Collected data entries
>>>
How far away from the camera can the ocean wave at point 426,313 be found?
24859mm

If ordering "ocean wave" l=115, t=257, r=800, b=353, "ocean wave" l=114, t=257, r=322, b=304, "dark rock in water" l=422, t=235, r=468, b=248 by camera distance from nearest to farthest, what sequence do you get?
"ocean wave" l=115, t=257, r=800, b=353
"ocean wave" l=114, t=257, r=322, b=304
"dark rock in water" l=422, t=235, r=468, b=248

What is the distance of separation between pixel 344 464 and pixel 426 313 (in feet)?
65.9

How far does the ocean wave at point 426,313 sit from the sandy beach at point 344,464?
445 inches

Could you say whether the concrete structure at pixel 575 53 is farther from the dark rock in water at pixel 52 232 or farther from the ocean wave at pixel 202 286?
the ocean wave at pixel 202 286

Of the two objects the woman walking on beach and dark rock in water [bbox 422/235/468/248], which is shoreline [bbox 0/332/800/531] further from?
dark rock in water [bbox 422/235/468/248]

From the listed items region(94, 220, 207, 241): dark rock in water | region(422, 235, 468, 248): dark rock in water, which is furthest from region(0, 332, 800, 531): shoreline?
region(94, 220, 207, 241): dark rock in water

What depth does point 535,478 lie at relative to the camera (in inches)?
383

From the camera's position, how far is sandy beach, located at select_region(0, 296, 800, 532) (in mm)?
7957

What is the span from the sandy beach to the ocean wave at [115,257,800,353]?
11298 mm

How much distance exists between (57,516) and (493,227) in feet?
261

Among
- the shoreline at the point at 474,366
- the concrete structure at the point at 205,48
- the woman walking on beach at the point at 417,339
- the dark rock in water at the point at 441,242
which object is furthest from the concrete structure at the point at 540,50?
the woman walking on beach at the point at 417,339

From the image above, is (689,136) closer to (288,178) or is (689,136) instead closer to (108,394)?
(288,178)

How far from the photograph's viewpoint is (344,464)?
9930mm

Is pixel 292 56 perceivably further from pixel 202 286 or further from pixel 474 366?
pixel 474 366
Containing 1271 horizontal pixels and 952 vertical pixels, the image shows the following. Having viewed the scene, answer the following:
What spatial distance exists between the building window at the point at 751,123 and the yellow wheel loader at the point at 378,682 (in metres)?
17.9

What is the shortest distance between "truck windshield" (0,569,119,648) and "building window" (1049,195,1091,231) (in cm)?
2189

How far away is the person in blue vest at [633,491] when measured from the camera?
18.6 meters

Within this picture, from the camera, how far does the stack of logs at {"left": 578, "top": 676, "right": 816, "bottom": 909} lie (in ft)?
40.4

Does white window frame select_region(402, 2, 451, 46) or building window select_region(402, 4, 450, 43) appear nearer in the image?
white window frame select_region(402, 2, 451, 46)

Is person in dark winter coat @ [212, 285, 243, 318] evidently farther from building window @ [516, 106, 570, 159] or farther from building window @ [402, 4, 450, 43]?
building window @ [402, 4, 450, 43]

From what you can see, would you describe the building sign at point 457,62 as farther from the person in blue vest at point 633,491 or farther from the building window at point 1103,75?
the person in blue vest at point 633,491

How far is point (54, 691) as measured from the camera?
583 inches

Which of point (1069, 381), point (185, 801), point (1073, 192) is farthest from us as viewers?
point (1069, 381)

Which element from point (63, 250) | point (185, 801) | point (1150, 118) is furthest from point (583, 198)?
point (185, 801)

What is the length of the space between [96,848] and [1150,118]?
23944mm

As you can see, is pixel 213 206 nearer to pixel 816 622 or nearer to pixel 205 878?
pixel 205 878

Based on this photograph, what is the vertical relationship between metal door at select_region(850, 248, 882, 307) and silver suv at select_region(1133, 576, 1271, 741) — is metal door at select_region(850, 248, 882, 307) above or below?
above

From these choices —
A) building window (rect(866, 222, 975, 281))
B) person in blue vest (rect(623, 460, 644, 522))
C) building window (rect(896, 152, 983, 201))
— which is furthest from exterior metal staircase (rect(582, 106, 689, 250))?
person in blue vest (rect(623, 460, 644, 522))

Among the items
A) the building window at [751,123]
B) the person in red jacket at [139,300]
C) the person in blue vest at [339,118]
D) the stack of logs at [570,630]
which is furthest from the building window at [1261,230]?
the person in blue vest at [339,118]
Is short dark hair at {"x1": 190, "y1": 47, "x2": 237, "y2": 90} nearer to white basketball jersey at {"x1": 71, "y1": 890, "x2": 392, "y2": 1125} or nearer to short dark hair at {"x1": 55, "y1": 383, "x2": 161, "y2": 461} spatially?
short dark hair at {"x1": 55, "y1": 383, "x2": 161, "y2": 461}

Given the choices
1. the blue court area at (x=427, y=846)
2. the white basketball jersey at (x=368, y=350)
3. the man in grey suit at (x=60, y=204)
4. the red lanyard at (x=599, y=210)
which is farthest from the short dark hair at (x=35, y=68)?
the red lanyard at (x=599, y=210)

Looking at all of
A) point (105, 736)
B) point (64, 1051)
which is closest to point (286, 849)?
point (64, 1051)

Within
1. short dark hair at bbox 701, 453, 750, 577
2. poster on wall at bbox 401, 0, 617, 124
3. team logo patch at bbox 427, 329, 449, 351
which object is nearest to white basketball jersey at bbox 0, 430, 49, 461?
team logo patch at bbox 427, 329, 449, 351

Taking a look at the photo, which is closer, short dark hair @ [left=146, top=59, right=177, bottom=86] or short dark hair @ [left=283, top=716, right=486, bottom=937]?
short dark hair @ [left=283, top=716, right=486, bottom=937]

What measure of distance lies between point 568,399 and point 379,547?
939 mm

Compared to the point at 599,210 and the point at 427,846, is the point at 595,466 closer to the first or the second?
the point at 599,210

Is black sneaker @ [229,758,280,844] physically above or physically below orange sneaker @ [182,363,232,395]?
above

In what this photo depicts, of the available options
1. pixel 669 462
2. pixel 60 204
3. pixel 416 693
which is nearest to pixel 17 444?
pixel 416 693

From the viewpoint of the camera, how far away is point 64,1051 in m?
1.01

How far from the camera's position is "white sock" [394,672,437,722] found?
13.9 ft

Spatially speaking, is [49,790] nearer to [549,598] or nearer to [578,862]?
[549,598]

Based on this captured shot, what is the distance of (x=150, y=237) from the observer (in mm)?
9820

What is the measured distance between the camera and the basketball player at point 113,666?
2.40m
<<<
● **WHAT TO WORK ON**
Write out the entire listing exactly.

● **EXPECTED ANSWER**
How far away from the camera can the ocean wave at point 426,313 be found?
24859mm

If ordering "ocean wave" l=115, t=257, r=800, b=353, "ocean wave" l=114, t=257, r=322, b=304, "dark rock in water" l=422, t=235, r=468, b=248 by camera distance from nearest to farthest, what sequence do you get?
"ocean wave" l=115, t=257, r=800, b=353
"ocean wave" l=114, t=257, r=322, b=304
"dark rock in water" l=422, t=235, r=468, b=248

What is the distance of separation between pixel 344 464 and pixel 426 313 (in feet)?
65.9

How far does the ocean wave at point 426,313 sit from the sandy beach at point 344,464?
445 inches

Could you say whether the concrete structure at pixel 575 53 is farther from the dark rock in water at pixel 52 232 or farther from the ocean wave at pixel 202 286?
the ocean wave at pixel 202 286

Of the two objects the woman walking on beach and dark rock in water [bbox 422/235/468/248], which is shoreline [bbox 0/332/800/531] further from?
dark rock in water [bbox 422/235/468/248]

From the listed items region(94, 220, 207, 241): dark rock in water | region(422, 235, 468, 248): dark rock in water, which is furthest from region(0, 332, 800, 531): shoreline?
region(94, 220, 207, 241): dark rock in water

What depth does point 535,478 lie at relative to the camera (in inches)?
383

From the camera's position, how far is sandy beach, located at select_region(0, 296, 800, 532) (in mm)?
7957

What is the span from the sandy beach to the ocean wave at [115,257,800,353]?
11298 mm

How much distance exists between (57,516) and (493,227) in feet?
261

Among
- the shoreline at the point at 474,366
- the concrete structure at the point at 205,48
- the woman walking on beach at the point at 417,339
- the dark rock in water at the point at 441,242
which object is furthest from the concrete structure at the point at 540,50?
the woman walking on beach at the point at 417,339

From the image above, is (689,136) closer to (288,178) or is (689,136) instead closer to (108,394)?
(288,178)

How far from the photograph's viewpoint is (344,464)?
9930mm

Is pixel 292 56 perceivably further from pixel 202 286 or further from pixel 474 366?
pixel 474 366
Containing 1271 horizontal pixels and 952 vertical pixels, the image shows the following. Having viewed the scene, answer the following:
What spatial distance exists between the building window at the point at 751,123 and the yellow wheel loader at the point at 378,682 (in metres)?
17.9

What is the shortest distance between "truck windshield" (0,569,119,648) and "building window" (1049,195,1091,231) (in cm)?
2189

How far away is the person in blue vest at [633,491] when measured from the camera?
18.6 meters

Within this picture, from the camera, how far does the stack of logs at {"left": 578, "top": 676, "right": 816, "bottom": 909} lie (in ft)?
40.4

Does white window frame select_region(402, 2, 451, 46) or building window select_region(402, 4, 450, 43) appear nearer in the image?
white window frame select_region(402, 2, 451, 46)

Is person in dark winter coat @ [212, 285, 243, 318] evidently farther from building window @ [516, 106, 570, 159] or farther from building window @ [402, 4, 450, 43]?
building window @ [402, 4, 450, 43]

From what you can see, would you describe the building sign at point 457,62 as farther from the person in blue vest at point 633,491 or farther from the building window at point 1103,75?
the person in blue vest at point 633,491

How far is point (54, 691) as measured from the camera?
583 inches

Which of point (1069, 381), point (185, 801), point (1073, 192) is farthest from us as viewers?
point (1069, 381)

Which element from point (63, 250) | point (185, 801) | point (1150, 118) is furthest from point (583, 198)?
point (185, 801)

What is the length of the space between [96,848] and [1150,118]?
23944mm

As you can see, is pixel 213 206 nearer to pixel 816 622 or nearer to pixel 205 878?
pixel 205 878

Based on this photograph, what is the vertical relationship between metal door at select_region(850, 248, 882, 307) and silver suv at select_region(1133, 576, 1271, 741) — is metal door at select_region(850, 248, 882, 307) above or below?
above

From these choices —
A) building window (rect(866, 222, 975, 281))
B) person in blue vest (rect(623, 460, 644, 522))
C) building window (rect(896, 152, 983, 201))
— which is furthest from exterior metal staircase (rect(582, 106, 689, 250))?
person in blue vest (rect(623, 460, 644, 522))

Among the items
A) the building window at [751,123]
B) the person in red jacket at [139,300]
C) the person in blue vest at [339,118]
D) the stack of logs at [570,630]
which is furthest from the building window at [1261,230]?
the person in blue vest at [339,118]
Is short dark hair at {"x1": 190, "y1": 47, "x2": 237, "y2": 90} nearer to white basketball jersey at {"x1": 71, "y1": 890, "x2": 392, "y2": 1125} or nearer to short dark hair at {"x1": 55, "y1": 383, "x2": 161, "y2": 461} spatially?
short dark hair at {"x1": 55, "y1": 383, "x2": 161, "y2": 461}

Given the choices
1. the blue court area at (x=427, y=846)
2. the white basketball jersey at (x=368, y=350)
3. the man in grey suit at (x=60, y=204)
4. the red lanyard at (x=599, y=210)
which is farthest from the short dark hair at (x=35, y=68)?
the red lanyard at (x=599, y=210)

Looking at all of
A) point (105, 736)
B) point (64, 1051)
which is closest to point (286, 849)?
point (64, 1051)

Within
1. short dark hair at bbox 701, 453, 750, 577
2. poster on wall at bbox 401, 0, 617, 124
3. team logo patch at bbox 427, 329, 449, 351
which object is nearest to white basketball jersey at bbox 0, 430, 49, 461?
team logo patch at bbox 427, 329, 449, 351

Taking a look at the photo, which is closer, short dark hair @ [left=146, top=59, right=177, bottom=86] or short dark hair @ [left=283, top=716, right=486, bottom=937]?
short dark hair @ [left=283, top=716, right=486, bottom=937]

What measure of distance lies between point 568,399 and point 379,547?
939 mm

Compared to the point at 599,210 and the point at 427,846, is the point at 595,466 closer to the first or the second?
the point at 599,210

Is black sneaker @ [229,758,280,844] physically above or physically below orange sneaker @ [182,363,232,395]?
above

In what this photo depicts, of the available options
1. pixel 669 462
2. pixel 60 204
3. pixel 416 693
which is nearest to pixel 17 444?
pixel 416 693

From the viewpoint of the camera, how far away is point 64,1051 in m?
1.01

How far from the camera's position is "white sock" [394,672,437,722] found?
13.9 ft

Spatially speaking, is [49,790] nearer to [549,598] or nearer to [578,862]?
[549,598]

Based on this captured shot, what is the distance of (x=150, y=237) from the observer (in mm)?
9820

What is the measured distance between the camera and the basketball player at point 113,666?
2.40m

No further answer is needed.